----- EXTRAIT PROPOSÉ -----

Le CNESCO, l’Evaluation et le B2i

Suite à la conférence de consensus du CNESCO sur l’évaluation, se trouve posée la question de l’évaluation par compétences. Or, en 2000 le B2i apparaît dans le paysage scolaire et il porte l’idée d’une évaluation par compétence. Il est intéressant d’interroger les recommandations en regard de ce que le B2i proposait. Le jury de cette conférence a proposé des recommandations que l’on peut lire, détaillées ici : https://www.cnesco.fr/wp-content/uploads/2023/03/Cnesco-CC-Eval_RECOMMANDATIONS-DU-JURY.pdf. Étant impliqué depuis de nombreuses années sur les questions d’évaluation en particulier autour de mes travaux sur le B2i et autres travaux sur les compétences (socle commun, primaire etc…) le rapport du CNESCO vient à point nommer rappeler des orientations qui croisent mes réflexions, recherches et observations. Je propose, ci-dessous de questionner ces recommandations en regard de mes travaux antérieurs.

 

1ère partie : Enrichir les pratiques pédagogiques

Intégrer l’évaluation dès le début de la conception d’une séquence

Lorsque le B2i est apparu, l’évaluation faisait partie du dispositif lui-même et avait été pensée dès le début en 2000 comme on peut le lire ici: https://www.education.gouv.fr/bo/2000/42/encart.htm

 

Expliciter des critères de réussite compréhensibles par tous les élèves

C’est un des problèmes essentiels de toute approche par compétences. Si les critères sont souvent contenus dans le libellé des compétences, ce sont les indicateurs qui posent le plus souvennt problème et en particulier le niveau d’exigence de ces indicateurs

 

Prendre en compte les obstacles potentiels liés à une situation évaluative pour tous les élèves

La différenciation n’a pas été initialement prévue dans le B2i car des paliers de réussites n’ont pas été initialement explicités (cela est intégré désormais dans le PIX). C’est d’ailleurs ce qui a fait difficulté dans la mise en oeuvre dans les établissements. Toutefois les concepteurs l’ont évoqué dans le texte initial laissant le soin aux équipes de mettre en place les modalités concrètes en se basant en particulier sur l’implication de l’élève.

 

Cibler les feedbacks sur les tâches et sur les critères de réussite de ces tâches, et non sur les élèves

Le B2i est centré sur les tâches et la « co-évaluation » avec l’enseignant. Le fait que ce soit l’élève qui sollicite la validation a pour conséquence directe d’amener à un feedback potentiel lors de la prise de décision de la validation

 

Faire en sorte que les feedbacks (ou retours d’information) soient perçus comme utiles par les élèves

Lors de la validation commune avec l’enseignant, ces feedbacks peuvent être davantage développés que dans une approche plus classique du processus de retour auprès des élèves.

----- MATÉRIEL FOURNI -----

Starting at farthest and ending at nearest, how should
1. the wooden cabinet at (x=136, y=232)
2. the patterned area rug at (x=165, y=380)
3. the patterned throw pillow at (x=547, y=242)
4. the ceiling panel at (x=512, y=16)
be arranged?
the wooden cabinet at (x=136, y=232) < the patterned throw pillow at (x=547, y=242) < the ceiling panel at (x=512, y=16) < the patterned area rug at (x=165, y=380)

-----

[OBJECTIF VISÉ]
Recopiez le passage de l'extrait sur le CNESCO et le B2i compris entre « Le B2i est centré » et « auprès des élèves. », ces deux bornes incluses.

[RÉSULTAT OBTENU]
Le B2i est centré sur les tâches et la « co-évaluation » avec l’enseignant. Le fait que ce soit l’élève qui sollicite la validation a pour conséquence directe d’amener à un feedback potentiel lors de la prise de décision de la validation

 

Faire en sorte que les feedbacks (ou retours d’information) soient perçus comme utiles par les élèves

Lors de la validation commune avec l’enseignant, ces feedbacks peuvent être davantage développés que dans une approche plus classique du processus de retour auprès des élèves.